Because artificial sweeteners generally don’t cause sugar spikes in the blood, and typically contain low to zero calories, one would think that the use of these substitutes would lead to a slimmer waistline. But there are studies that show when a person uses sugar substitutes, they end up craving real sugar even more. Be honest with yourself. After ordering a diet soft drink, do you then rationalize that piece of cake for dessert? Studies suggest that sugar substitute use often results in overeating and no net reduction in the intake of real sugars.

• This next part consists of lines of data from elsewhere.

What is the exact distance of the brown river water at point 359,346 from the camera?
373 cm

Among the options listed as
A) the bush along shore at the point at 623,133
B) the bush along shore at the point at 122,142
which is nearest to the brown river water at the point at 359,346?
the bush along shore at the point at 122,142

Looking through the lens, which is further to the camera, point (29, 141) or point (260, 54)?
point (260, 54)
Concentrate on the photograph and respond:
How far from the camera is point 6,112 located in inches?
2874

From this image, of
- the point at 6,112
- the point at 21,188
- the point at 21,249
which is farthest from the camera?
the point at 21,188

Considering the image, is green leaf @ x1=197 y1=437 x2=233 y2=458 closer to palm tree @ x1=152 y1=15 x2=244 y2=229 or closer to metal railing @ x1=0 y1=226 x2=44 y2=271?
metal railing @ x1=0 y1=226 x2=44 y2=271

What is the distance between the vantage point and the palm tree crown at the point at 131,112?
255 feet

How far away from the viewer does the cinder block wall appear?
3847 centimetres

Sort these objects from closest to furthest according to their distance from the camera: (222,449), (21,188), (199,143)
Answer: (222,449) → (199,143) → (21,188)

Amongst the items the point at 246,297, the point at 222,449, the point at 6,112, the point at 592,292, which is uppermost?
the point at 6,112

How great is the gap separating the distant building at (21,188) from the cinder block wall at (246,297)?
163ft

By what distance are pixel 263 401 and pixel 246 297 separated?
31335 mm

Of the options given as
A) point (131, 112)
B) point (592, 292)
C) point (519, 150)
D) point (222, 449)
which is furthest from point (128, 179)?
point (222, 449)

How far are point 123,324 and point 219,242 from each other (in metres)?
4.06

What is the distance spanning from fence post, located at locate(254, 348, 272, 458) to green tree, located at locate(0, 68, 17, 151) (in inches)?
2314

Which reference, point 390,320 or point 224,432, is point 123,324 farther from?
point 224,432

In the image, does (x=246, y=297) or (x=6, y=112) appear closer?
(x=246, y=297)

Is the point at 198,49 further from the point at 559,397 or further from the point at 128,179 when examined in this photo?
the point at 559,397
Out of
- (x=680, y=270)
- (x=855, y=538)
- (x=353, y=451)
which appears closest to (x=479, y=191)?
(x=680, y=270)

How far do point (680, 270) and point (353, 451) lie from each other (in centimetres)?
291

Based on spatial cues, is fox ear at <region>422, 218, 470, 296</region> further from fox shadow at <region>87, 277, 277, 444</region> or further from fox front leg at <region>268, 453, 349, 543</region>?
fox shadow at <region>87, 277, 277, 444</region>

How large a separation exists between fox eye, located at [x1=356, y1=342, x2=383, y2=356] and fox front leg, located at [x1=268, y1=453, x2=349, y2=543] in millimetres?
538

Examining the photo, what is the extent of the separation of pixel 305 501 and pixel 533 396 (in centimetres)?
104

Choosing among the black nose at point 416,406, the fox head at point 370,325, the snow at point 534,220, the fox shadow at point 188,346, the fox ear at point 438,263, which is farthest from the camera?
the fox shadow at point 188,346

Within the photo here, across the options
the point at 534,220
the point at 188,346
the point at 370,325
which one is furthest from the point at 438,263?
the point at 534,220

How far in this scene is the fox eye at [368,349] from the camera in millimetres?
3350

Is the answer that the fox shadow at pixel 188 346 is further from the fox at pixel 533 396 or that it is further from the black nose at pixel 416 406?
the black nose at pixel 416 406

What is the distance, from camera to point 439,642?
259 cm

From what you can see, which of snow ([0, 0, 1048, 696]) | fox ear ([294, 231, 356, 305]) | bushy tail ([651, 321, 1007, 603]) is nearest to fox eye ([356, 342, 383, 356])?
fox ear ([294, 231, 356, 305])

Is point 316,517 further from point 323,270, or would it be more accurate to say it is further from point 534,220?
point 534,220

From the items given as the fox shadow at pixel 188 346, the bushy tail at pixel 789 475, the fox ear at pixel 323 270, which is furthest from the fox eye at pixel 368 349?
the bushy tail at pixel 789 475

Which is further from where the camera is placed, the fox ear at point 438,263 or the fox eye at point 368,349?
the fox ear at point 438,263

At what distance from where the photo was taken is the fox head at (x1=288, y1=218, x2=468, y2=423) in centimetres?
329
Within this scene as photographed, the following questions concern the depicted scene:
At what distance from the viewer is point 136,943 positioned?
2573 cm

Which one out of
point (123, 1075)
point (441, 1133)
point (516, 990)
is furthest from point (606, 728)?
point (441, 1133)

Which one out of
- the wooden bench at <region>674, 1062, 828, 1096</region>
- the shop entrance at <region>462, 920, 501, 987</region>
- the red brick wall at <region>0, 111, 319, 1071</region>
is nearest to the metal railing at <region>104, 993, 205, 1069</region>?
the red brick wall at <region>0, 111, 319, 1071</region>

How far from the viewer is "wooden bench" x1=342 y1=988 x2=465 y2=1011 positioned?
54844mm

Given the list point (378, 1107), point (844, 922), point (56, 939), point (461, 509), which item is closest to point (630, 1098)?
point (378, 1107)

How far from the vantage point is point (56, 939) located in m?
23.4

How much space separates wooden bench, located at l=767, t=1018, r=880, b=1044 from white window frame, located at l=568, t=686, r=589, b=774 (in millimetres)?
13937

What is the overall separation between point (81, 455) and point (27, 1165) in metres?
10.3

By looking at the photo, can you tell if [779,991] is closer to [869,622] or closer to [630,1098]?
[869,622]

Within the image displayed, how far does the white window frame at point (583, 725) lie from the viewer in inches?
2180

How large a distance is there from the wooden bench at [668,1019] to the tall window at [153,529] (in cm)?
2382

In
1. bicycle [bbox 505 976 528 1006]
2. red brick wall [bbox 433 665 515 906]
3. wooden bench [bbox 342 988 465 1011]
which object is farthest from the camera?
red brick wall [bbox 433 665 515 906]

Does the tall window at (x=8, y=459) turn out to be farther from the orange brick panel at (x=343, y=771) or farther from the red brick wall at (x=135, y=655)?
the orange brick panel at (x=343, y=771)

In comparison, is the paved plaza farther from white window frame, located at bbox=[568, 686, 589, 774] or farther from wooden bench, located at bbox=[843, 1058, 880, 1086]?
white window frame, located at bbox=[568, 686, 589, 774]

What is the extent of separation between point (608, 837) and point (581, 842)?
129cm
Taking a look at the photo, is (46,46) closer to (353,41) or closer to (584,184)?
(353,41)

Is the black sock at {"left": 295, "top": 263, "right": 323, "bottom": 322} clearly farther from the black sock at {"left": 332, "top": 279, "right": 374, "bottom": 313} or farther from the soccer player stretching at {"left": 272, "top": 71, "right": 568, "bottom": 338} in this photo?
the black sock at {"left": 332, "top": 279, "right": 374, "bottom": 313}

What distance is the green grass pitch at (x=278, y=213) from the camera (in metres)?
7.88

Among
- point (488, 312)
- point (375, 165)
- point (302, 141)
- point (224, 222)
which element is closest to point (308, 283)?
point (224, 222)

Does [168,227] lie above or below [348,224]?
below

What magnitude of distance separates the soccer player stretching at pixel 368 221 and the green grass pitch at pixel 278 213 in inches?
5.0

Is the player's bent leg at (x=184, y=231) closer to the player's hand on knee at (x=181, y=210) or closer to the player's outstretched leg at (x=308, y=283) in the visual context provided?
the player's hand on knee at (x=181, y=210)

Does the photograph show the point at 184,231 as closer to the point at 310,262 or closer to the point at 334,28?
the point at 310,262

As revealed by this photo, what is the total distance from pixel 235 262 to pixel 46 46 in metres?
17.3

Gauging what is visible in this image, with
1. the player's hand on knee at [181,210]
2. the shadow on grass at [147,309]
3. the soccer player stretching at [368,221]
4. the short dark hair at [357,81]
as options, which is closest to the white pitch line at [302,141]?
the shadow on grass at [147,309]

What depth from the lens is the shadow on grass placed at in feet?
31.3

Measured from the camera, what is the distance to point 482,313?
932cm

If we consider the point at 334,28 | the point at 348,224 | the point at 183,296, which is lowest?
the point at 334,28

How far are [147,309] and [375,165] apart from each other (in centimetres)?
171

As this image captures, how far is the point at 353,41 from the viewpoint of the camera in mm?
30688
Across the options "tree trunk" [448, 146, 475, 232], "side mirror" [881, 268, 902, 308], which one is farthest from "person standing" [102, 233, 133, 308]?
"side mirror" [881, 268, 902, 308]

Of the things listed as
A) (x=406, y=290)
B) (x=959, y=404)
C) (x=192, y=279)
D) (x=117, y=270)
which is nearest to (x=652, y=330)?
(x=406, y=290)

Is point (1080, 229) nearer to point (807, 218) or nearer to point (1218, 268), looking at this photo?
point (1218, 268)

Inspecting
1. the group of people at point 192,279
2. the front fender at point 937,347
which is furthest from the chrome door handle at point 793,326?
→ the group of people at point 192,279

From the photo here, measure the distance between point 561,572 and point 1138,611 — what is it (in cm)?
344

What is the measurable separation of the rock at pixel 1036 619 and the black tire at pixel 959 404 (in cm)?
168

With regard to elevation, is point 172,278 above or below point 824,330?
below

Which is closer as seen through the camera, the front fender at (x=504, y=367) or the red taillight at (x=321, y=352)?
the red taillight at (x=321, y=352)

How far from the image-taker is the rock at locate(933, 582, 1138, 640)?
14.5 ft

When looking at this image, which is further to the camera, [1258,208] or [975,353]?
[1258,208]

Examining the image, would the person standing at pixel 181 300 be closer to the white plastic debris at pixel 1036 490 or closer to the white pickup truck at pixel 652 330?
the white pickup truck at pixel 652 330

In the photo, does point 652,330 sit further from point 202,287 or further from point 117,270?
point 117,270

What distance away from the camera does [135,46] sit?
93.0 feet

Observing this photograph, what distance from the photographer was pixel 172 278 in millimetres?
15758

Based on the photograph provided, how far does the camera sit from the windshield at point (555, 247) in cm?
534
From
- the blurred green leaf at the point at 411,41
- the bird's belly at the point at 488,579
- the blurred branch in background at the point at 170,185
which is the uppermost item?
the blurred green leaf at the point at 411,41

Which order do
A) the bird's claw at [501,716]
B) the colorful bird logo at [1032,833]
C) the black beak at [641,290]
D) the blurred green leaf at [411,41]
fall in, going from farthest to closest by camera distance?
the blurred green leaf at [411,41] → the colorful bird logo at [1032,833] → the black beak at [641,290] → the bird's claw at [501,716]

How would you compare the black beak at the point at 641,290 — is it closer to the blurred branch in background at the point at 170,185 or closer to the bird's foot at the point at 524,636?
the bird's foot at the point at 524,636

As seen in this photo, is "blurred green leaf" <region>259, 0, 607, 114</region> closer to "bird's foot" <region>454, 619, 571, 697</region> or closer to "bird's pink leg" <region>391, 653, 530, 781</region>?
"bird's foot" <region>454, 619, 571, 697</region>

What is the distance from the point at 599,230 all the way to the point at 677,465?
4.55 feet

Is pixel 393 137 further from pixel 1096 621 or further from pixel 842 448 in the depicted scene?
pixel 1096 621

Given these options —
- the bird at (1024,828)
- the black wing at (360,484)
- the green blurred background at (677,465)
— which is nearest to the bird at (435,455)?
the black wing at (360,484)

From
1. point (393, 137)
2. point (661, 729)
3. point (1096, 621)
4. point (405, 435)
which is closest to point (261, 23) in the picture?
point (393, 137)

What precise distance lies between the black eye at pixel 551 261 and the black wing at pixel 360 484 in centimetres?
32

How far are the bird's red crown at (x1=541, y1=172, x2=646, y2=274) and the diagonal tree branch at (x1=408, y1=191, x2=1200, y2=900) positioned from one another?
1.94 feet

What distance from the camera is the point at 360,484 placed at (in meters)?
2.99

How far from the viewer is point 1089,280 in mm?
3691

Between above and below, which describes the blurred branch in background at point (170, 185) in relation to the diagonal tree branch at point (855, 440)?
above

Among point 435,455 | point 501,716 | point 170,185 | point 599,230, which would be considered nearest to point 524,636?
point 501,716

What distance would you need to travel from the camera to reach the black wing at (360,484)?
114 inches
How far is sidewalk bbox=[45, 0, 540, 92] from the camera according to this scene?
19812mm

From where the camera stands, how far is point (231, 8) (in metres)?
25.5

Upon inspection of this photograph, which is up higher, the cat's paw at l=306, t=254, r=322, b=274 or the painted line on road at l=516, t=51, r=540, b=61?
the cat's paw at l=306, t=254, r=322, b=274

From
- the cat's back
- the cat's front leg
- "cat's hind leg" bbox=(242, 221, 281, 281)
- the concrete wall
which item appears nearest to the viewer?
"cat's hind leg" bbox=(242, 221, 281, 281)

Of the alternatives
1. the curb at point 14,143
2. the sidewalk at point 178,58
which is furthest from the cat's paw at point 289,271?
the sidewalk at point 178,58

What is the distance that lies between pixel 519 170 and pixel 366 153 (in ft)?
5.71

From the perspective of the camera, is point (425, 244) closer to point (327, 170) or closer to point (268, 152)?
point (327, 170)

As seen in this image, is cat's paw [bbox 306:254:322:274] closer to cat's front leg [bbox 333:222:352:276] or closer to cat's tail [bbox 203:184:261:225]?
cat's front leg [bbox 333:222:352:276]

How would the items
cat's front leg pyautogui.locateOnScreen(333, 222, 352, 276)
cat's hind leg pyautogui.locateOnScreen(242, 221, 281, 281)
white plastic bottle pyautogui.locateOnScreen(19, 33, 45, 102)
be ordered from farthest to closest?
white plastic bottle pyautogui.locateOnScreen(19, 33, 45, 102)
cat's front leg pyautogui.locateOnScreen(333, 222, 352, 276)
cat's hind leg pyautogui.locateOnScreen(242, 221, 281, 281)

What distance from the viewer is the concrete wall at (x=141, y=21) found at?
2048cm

Additionally, faux sugars like aspartame (NutraSweet and Equal), sucralose (Splenda), and saccharin (Sweet ‘N Low), are laboratory created synthetic chemicals. Aspartame is composed of the amino acids phenylalanine and aspartic acid, and a methyl ester bonding agent. In your body, methyl ester bond is metabolized into wood alcohol – a known poison. The amino acids, phenylalanine and aspartic acid, are common to many natural foods like eggs, fish, and meat. The problem, in the case of aspartame, is that these amino acids exist at such high levels that the body metabolizes them into formaldehyde, which is not eliminated from the body by the normal filtering function of the liver and kidneys.
An herb called stevia, used in cultures for centuries but only recently gaining widespread popularity, is a natural sweetener that doesn’t raise blood sugar levels. While the stevia leaf in its fresh or dried form is a natural herbal sweetener, the processed, powdered version of the extract still undergoes chemical processing and bleaching. For the purist form of stevia, and the best-known health benefits from its use, try Stevia Leaf (you can even grow it in your backyard) or Sweet Drops Stevia, a stevia infused liquid that comes in several flavors.
Most nutrition experts agree that you’ll be healthier with a few chocolate morsels after a meal rather than ingesting artificial sweeteners all day long. Whether you use real sugar or sugar substitutes, the bottom line is always the age-old mantra: moderation in all things.